*What you are asked to do:* For the listing below, print exactly the lines from the line with "Complete Installation and" to the line with "Валерий Ничушкин", both included, and nothing beyond them.

*** Opening Records for this task ***

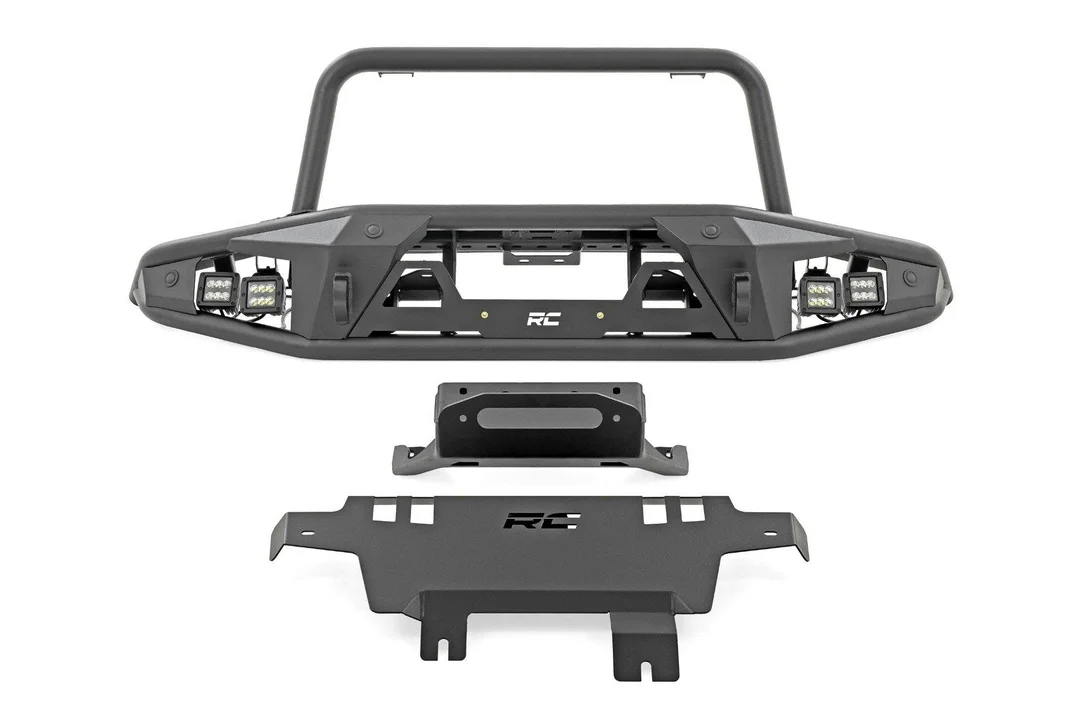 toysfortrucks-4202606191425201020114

*** Closing Records for this task ***
*** Opening Records for this task ***

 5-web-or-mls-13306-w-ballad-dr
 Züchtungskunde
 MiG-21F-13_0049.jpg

*** Closing Records for this task ***
*** Opening Records for this task ***

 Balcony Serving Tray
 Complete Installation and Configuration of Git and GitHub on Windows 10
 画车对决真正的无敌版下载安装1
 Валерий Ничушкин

*** Closing Records for this task ***

*Completed exercise:*
 Complete Installation and Configuration of Git and GitHub on Windows 10
 画车对决真正的无敌版下载安装1
 Валерий Ничушкин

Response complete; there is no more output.